What is needed - The lines below that include the word "sticky" are to be reported.

Given data -
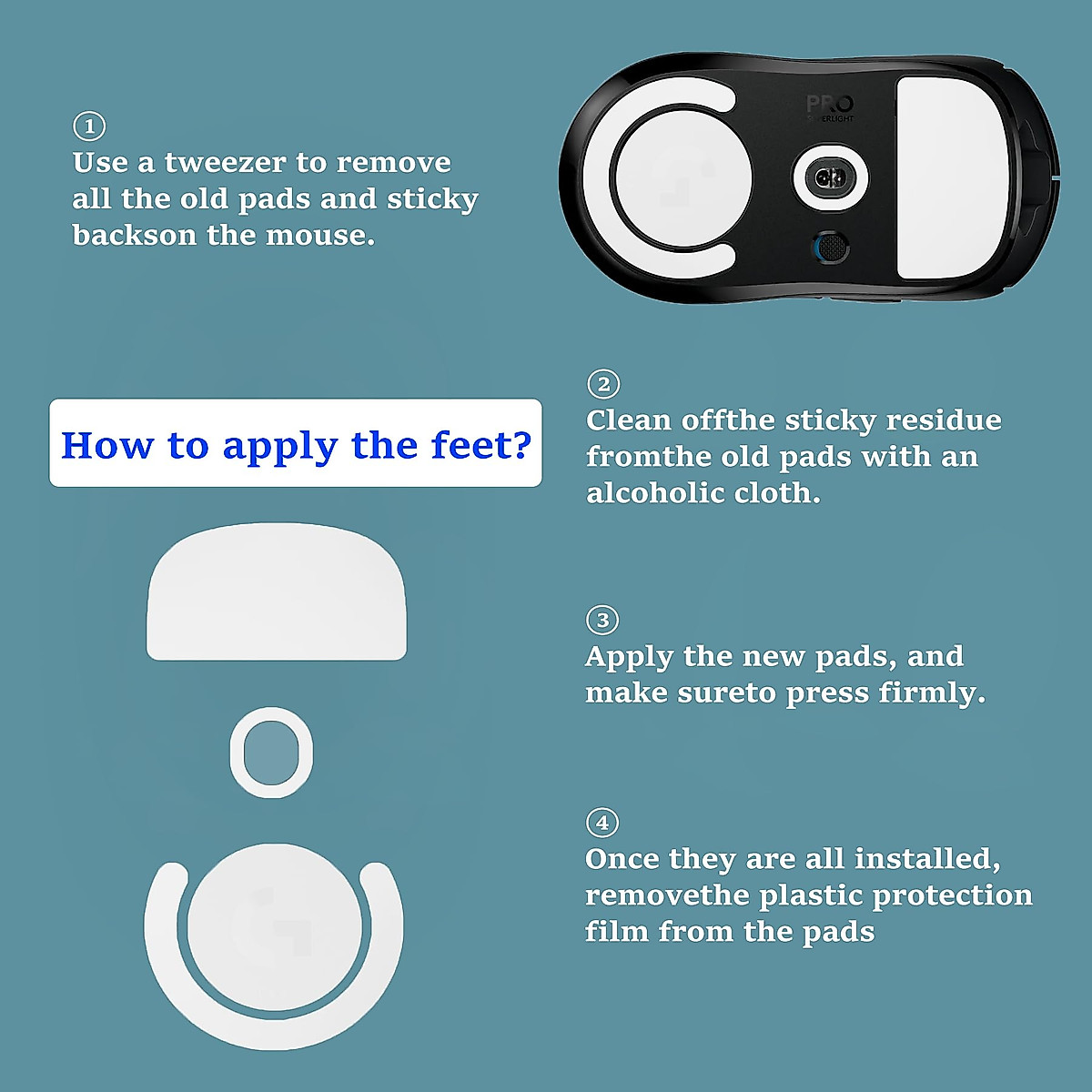 ①
Use a tweezer to remove all the old pads and sticky backson the mouse.

PRO
SUPERLIGHT

How to apply the feet?

②
Clean offthe sticky residue fromthe old pads with an alcoholic cloth.

③
Apply the new pads, and make sureto press firmly.

④
Once they are all installed, removethe plastic protection film from the pads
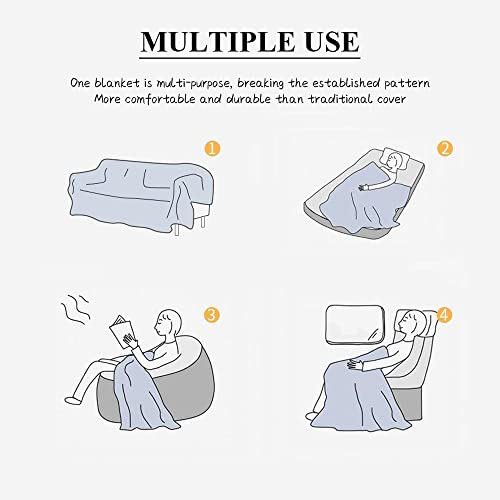 MULTIPLE USE

One blanket is multi-purpose, breaking the established pattern
More comfortable and durable than traditional cover

1

2

3

4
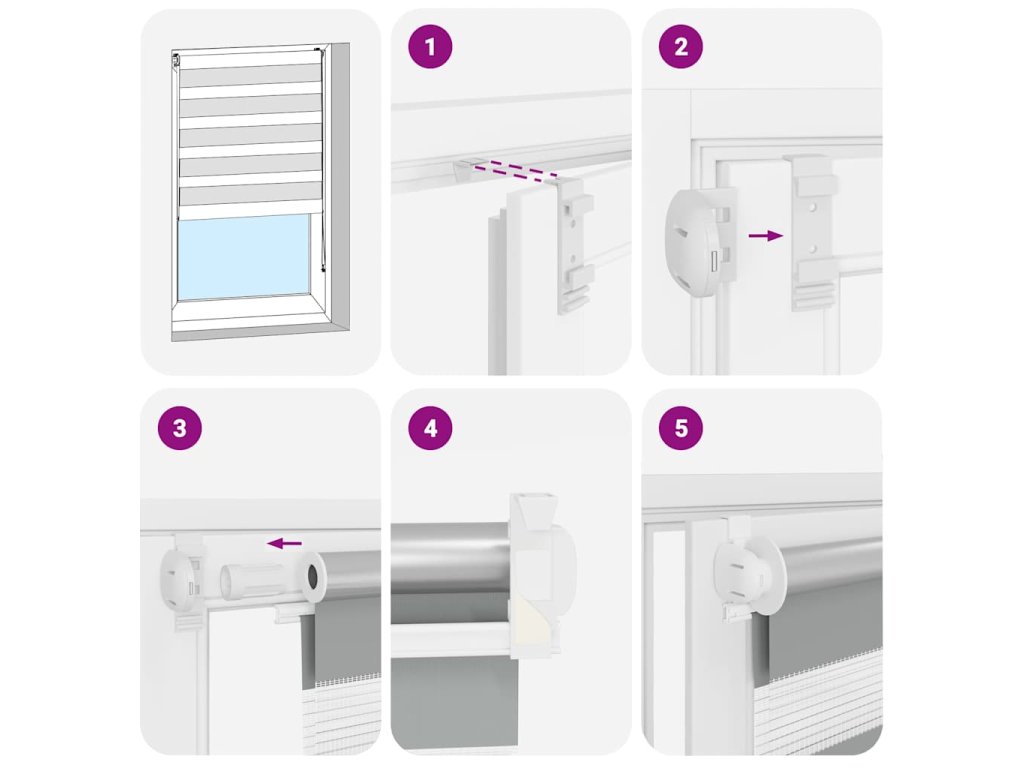 1

2

3

4

5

Task result -
Use a tweezer to remove all the old pads and sticky backson the mouse.
Clean offthe sticky residue fromthe old pads with an alcoholic cloth.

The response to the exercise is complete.